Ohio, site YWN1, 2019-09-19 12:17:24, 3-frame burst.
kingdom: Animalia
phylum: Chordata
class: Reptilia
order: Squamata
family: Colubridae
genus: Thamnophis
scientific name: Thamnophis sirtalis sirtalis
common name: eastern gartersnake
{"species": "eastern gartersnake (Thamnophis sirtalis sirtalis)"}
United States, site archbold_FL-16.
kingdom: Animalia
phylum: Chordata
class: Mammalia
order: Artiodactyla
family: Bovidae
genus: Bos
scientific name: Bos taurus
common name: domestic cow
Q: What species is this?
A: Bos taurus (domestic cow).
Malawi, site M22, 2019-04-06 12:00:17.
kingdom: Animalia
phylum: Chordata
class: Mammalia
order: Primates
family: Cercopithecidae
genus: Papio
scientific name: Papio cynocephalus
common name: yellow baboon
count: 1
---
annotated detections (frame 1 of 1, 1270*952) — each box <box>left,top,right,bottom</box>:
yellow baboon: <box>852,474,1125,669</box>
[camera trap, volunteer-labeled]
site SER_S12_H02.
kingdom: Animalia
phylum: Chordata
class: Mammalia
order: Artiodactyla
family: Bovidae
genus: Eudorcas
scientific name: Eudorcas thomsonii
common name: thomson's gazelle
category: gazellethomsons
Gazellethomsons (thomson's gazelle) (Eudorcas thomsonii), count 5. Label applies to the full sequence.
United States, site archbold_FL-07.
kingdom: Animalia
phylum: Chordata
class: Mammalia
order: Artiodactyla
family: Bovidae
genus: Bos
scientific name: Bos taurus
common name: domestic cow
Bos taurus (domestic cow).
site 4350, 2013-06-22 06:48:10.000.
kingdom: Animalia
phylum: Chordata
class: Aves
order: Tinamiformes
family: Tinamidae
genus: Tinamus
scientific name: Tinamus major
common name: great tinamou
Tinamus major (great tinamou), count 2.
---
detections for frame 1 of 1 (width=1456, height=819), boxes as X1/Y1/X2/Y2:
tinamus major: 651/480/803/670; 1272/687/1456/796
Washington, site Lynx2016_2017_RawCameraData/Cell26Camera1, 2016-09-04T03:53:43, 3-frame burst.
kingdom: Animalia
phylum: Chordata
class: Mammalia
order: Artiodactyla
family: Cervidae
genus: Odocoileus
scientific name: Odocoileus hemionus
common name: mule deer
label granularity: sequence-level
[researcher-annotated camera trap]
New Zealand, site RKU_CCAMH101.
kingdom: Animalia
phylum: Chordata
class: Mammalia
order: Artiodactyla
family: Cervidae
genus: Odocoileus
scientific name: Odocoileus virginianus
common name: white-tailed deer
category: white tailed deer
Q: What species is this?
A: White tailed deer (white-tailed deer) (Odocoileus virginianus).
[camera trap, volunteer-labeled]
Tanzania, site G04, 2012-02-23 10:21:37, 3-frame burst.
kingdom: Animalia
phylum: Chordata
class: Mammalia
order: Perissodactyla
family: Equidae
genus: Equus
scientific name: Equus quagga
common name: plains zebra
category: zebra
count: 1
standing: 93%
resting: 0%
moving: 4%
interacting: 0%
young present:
◆ ◆ ◆ ◆ ◆
Every line above that holds the string "States" counts once. State how many such lines there are, as a number alone.

2